3
votes

according to wikipedia, with the delta rule we adjust the weight by:

dw = alpha * (ti-yi)*g'(hj)xi

when alpha = learning constant, ti - true answer, yi - perceptron's guess,g' = the derivative of the activation function g with respect to the weighted sum of the perceptron's inputs, xi - input.

The part that I don't understand in this formula is the multiplication by the derivative g'. let g = sign(x) (the sign of the weighted sum). so g' is always 0, and dw = 0. However, in code examples I saw in the internet, the writers just omitted the g' and used the formula:

dw = alpha * (ti-yi)*(hj)xi

I will be glad to read a proper explanation!

thank you in advance.

1

1 Answers

4
votes

You're correct that if you use a step function for your activation function g, the gradient is always zero (except at 0), so the delta rule (aka gradient descent) just does nothing (dw = 0). This is why a step-function perceptron doesn't work well with gradient descent. :)

For a linear perceptron, you'd have g'(x) = 1, for dw = alpha * (t_i - y_i) * x_i.

You've seen code that uses dw = alpha * (t_i - y_i) * h_j * x_i. We can reverse-engineer what's going on here, because apparently g'(h_j) = h_j, which means remembering our calculus that we must have g(x) = e^x + constant.

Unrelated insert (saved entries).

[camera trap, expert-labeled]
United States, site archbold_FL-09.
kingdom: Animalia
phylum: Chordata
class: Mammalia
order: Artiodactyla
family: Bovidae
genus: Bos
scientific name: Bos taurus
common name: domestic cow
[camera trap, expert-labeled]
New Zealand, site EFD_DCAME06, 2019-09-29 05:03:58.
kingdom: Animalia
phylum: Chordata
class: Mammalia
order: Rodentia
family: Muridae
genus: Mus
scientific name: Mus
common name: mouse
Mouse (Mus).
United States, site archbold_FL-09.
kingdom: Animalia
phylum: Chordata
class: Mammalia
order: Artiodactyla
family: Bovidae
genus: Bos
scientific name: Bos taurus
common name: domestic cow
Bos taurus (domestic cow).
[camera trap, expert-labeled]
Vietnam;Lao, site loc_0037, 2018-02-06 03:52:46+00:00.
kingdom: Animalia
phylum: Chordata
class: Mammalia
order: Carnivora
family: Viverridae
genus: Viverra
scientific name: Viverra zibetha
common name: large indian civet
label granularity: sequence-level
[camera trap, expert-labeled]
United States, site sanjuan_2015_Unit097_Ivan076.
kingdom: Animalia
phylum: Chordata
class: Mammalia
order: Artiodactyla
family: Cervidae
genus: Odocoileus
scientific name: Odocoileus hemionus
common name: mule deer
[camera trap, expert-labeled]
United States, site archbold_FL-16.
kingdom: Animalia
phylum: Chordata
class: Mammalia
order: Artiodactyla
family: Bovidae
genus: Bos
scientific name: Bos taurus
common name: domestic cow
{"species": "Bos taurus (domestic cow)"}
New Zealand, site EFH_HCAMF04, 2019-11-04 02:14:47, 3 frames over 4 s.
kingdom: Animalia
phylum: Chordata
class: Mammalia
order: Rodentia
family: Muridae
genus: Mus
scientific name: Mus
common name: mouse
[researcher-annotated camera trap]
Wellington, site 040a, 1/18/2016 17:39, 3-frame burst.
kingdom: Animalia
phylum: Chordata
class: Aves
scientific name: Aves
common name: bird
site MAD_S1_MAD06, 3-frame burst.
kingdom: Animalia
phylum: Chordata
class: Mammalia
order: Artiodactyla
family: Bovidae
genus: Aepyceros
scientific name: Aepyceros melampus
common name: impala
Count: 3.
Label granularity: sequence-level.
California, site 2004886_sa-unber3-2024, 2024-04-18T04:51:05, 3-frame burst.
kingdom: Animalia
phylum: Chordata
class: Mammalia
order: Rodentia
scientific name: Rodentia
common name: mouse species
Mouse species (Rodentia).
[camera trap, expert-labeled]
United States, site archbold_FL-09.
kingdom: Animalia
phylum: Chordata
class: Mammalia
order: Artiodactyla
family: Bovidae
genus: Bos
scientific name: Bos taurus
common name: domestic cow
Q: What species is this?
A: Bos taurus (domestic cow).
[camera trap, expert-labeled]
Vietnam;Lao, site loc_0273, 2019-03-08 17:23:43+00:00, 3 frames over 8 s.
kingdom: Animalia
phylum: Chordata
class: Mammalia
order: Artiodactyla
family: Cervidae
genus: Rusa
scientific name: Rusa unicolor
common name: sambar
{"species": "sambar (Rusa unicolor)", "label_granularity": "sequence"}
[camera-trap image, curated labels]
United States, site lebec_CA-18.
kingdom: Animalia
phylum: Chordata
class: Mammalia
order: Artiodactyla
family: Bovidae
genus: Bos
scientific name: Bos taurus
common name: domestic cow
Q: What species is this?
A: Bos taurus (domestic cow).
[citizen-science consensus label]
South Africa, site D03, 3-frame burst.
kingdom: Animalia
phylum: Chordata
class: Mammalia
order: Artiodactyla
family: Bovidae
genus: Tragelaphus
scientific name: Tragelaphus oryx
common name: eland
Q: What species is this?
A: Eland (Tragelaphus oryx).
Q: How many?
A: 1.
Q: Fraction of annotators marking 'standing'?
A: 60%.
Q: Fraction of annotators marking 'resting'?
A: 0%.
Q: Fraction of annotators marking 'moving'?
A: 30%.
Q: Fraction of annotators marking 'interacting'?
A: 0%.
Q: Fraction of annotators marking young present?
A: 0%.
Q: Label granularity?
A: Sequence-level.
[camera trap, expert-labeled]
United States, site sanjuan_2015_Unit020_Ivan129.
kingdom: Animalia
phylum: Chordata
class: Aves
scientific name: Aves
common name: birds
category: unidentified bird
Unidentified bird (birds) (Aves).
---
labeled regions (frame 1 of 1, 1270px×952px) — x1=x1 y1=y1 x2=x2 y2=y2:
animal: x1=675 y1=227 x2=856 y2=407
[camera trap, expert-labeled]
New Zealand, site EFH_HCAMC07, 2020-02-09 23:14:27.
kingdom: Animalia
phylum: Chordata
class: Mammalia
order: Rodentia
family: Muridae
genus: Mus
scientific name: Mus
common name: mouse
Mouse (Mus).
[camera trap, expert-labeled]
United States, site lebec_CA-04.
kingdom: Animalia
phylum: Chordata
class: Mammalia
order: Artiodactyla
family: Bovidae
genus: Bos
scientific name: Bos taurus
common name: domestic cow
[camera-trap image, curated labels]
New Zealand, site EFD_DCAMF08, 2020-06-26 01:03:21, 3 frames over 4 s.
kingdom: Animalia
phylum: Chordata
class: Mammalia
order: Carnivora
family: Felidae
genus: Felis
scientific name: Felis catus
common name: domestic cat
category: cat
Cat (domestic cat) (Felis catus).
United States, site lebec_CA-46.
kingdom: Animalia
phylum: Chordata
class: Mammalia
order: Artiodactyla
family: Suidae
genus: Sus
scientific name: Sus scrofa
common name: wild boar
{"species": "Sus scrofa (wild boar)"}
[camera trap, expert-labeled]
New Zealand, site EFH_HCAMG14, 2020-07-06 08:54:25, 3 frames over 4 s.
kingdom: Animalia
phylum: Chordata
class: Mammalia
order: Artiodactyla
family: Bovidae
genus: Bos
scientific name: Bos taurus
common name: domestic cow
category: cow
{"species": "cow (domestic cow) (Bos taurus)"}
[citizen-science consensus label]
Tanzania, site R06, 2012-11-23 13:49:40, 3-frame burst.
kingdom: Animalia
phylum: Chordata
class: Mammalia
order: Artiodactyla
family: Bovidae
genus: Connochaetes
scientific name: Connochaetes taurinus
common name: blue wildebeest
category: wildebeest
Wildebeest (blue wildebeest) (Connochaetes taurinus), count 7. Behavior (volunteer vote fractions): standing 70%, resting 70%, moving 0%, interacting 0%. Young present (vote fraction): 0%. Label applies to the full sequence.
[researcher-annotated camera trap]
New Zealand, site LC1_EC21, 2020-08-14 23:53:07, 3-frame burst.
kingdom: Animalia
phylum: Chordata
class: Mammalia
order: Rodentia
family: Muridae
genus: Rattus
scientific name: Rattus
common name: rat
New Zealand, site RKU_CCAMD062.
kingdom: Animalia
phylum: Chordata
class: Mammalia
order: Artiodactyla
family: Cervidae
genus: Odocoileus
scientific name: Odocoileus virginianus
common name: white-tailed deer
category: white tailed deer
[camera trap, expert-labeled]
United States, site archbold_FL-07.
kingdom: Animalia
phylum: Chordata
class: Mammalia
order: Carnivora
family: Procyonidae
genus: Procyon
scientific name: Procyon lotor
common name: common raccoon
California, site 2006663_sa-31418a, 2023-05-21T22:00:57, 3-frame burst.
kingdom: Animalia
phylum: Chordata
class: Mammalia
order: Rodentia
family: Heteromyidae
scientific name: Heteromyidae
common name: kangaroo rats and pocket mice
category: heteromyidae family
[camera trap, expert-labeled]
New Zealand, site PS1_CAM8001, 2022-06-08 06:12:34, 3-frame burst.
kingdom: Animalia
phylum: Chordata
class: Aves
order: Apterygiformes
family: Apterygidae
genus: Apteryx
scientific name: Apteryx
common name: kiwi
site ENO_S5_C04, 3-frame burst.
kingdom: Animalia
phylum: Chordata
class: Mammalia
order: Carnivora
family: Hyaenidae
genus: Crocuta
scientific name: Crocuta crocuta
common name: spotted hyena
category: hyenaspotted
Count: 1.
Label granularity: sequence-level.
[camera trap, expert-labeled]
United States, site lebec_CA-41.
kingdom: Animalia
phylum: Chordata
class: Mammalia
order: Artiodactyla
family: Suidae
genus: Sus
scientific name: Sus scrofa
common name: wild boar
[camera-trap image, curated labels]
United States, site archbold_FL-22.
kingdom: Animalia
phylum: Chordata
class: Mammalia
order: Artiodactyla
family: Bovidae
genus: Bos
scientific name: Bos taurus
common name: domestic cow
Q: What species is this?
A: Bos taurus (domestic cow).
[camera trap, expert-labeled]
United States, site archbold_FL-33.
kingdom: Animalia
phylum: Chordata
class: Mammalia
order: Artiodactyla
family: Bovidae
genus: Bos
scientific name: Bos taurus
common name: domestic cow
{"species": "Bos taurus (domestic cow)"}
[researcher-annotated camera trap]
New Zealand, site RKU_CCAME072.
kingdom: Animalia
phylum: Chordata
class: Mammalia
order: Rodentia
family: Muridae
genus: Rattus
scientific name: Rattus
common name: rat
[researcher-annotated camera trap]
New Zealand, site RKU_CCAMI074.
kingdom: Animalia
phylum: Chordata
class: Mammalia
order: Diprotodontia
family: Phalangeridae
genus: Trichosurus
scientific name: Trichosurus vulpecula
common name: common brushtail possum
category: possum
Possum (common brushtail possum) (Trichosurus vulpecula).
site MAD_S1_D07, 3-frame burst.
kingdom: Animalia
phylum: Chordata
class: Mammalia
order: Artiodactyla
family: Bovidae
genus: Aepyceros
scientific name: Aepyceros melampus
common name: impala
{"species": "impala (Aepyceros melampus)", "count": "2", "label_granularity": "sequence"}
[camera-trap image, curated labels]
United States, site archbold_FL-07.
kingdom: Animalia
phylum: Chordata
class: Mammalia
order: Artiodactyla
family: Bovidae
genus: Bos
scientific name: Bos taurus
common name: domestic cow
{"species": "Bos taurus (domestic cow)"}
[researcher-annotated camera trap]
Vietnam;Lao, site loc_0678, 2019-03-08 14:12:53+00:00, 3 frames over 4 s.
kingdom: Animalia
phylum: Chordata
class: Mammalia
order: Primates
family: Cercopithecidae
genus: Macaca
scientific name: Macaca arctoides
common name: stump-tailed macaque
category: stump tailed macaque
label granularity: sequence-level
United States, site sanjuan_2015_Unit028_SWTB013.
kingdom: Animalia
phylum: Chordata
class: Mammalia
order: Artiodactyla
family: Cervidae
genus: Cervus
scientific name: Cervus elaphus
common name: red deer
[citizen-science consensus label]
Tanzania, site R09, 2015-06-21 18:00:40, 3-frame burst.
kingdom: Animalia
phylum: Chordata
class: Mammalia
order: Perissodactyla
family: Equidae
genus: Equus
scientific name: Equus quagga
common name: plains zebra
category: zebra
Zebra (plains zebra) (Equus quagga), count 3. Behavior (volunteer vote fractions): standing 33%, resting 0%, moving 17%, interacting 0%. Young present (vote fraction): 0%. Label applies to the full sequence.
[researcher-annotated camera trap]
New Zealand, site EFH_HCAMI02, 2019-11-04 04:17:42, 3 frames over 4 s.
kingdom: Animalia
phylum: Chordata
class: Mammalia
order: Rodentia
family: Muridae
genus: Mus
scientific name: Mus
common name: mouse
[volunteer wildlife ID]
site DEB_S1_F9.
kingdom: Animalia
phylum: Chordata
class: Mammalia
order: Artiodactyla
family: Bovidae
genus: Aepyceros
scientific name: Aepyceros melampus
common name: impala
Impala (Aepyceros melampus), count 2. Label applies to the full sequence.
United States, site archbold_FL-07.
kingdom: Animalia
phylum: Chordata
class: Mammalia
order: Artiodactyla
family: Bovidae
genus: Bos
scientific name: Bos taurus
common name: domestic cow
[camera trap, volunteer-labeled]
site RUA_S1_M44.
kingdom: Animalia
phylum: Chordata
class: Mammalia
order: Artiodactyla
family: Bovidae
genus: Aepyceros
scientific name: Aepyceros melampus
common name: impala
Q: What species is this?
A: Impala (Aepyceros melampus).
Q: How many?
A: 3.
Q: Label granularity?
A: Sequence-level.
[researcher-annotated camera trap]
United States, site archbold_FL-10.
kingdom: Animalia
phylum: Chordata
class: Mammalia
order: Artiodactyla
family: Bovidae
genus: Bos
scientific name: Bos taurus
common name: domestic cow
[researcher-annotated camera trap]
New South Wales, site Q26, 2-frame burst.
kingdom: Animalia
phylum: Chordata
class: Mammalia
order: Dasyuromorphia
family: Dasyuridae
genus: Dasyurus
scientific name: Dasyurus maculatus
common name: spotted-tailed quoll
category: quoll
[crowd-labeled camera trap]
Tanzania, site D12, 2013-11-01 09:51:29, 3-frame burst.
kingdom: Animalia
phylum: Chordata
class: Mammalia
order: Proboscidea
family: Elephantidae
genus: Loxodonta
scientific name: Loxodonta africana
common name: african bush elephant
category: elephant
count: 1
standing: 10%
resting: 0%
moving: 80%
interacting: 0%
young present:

So apparently the code sample you found uses an exponential activation function.

This must mean that the neuron outputs are constrained to be on (0, infinity) (or I guess (a, infinity) for any finite a, for g(x) = e^x + a). I haven't run into this before, but I see some references online. Logistic or tanh activations are more common for bounded outputs (either classification or regression with known bounds).